Edited by Catherine Girard, PhD Candidate at Masaryk University
Une mobilisation sans précédent
Après onze ans, Lydia G. est de retour en Bavière. Après plus d’une décennie auprès du groupe terroriste « État islamique » et dans un camp dans le nord-est de la Syrie, l’Allemande et ses quatre enfants ont été rapatriés par le gouvernement allemand en avril 2025.
Lydia G. fait partie des dizaines de milliers d’étrangers qui ont été mobilisés par l’ascension fulgurante de Daech et qui ont décidé de rejoindre ce « califat » proclamé en Syrie et en Iraq en 2014. À l’époque, Daech exerçait une irrésistible attraction sur de jeunes hommes et femmes en Allemagne, le deuxième groupe le plus important de voyageurs européens après la France. Depuis 2011, au moins 1 150 allemand∙e∙s ont quitté l'Allemagne pour se rendre en Syrie et en Irak, la plupart avec l’objectif de rejoindre des organisations terroristes. En effet, selon le gouvernement allemand, environ 65 % de ces voyageurs ont soutenu, voire participé, à des combats aux côtés de Daech, d’Al-Qaïda ou de groupes qui leur sont proches. Environ un quart des voyageurs allemands étaient des femmes ou des filles.
Une vie au « califat »
Une fois arrivés dans le « califat », les voyageurs allemands ont soutenu Daech dans des rôles divers. Après l’enregistrement, les hommes suivaient normalement une formation de base au combat et à l'idéologie jihadiste. Selon leur expertise et leur motivation, ils travaillaient comme combattants ou gardiens, soutenaient la fabrication de propagande jihadiste ou intégraient la police secrète. Conformément aux rôles strictement genrés de Daech, les femmes allemandes devaient surtout se marier au plus vite, éduquer leurs enfants selon l’idéologie de Daech et s’occuper du foyer. Pourtant, certaines femmes étaient bien plus actives, s’impliquant, par exemple, dans la propagande, l’esclavage des Yézidis ou des brigades de femmes. Lydia G. est notamment accusée d'avoir appris à manier des armes à feu.

■ **Données extraites**:

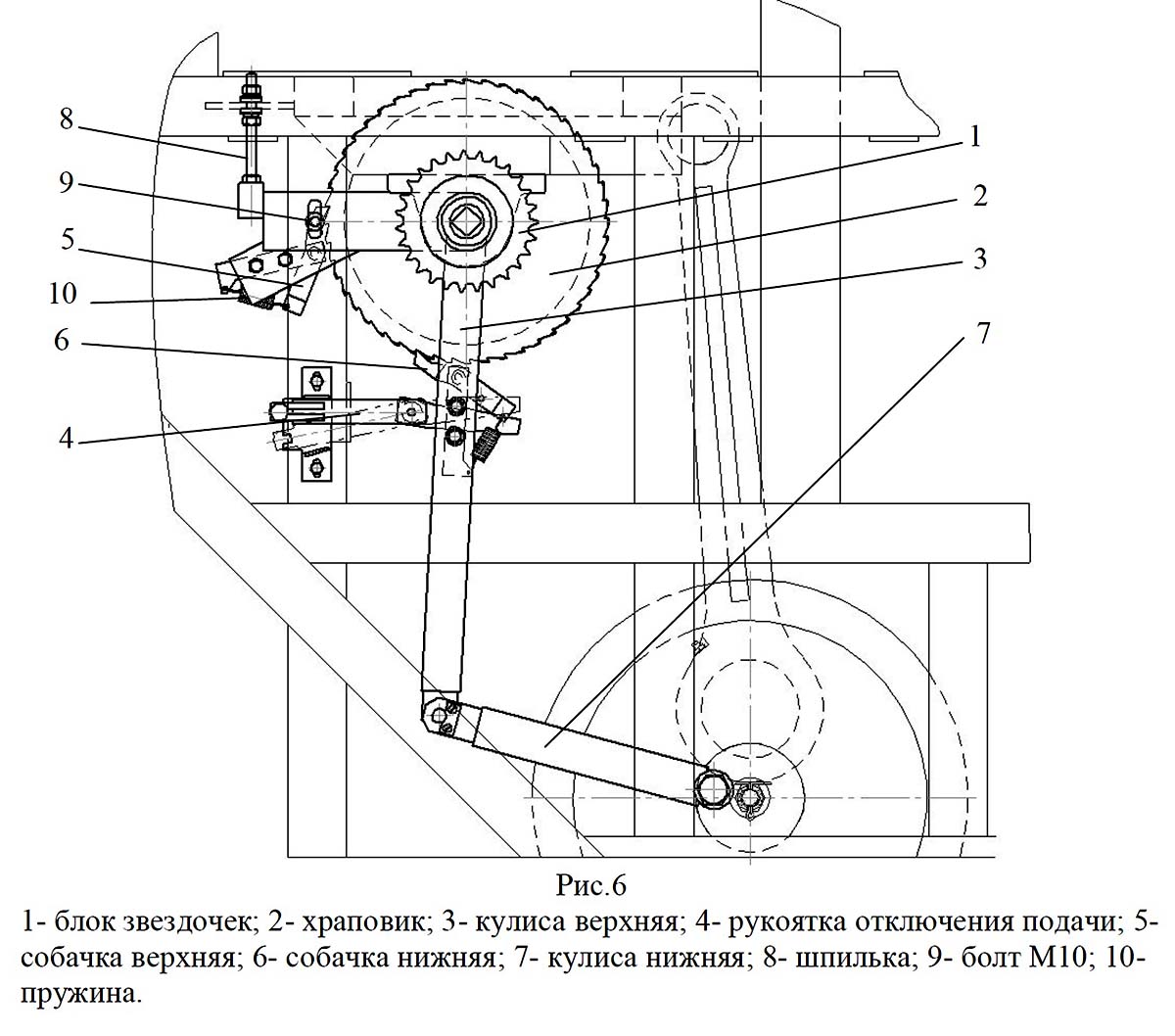 8
9
5
10
6
4
1
2
3
7

Рис.6

1- блок звездочек; 2- храповик; 3- кулиса верхняя; 4- рукоятка отключения подачи; 5- собачка верхняя; 6- собачка нижняя; 7- кулиса нижняя; 8- шпилька; 9- болт М10; 10- пружина.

■ **À faire**:
**A.** Dans l'extrait, relevez toutes les fonctions que les hommes allemands pouvaient occuper au sein de Daech selon leur expertise et leur motivation.
**B.** D'après l'extrait, quelle part des voyageurs allemands étaient des femmes ou des filles ?
**C.** Recopiez mot pour mot le passage de l'extrait qui commence à « Une fois arrivés » et se termine à « armes à feu. ».
Les enregistrements forment un matériel distinct de l'extrait.

■ **Réponses dans l'ordre**:
**A.** Combattants, gardiens, soutien à la fabrication de propagande jihadiste, membres de la police secrète.

**B.** Environ un quart.

**C.**
Une fois arrivés dans le « califat », les voyageurs allemands ont soutenu Daech dans des rôles divers. Après l’enregistrement, les hommes suivaient normalement une formation de base au combat et à l'idéologie jihadiste. Selon leur expertise et leur motivation, ils travaillaient comme combattants ou gardiens, soutenaient la fabrication de propagande jihadiste ou intégraient la police secrète. Conformément aux rôles strictement genrés de Daech, les femmes allemandes devaient surtout se marier au plus vite, éduquer leurs enfants selon l’idéologie de Daech et s’occuper du foyer. Pourtant, certaines femmes étaient bien plus actives, s’impliquant, par exemple, dans la propagande, l’esclavage des Yézidis ou des brigades de femmes. Lydia G. est notamment accusée d'avoir appris à manier des armes à feu.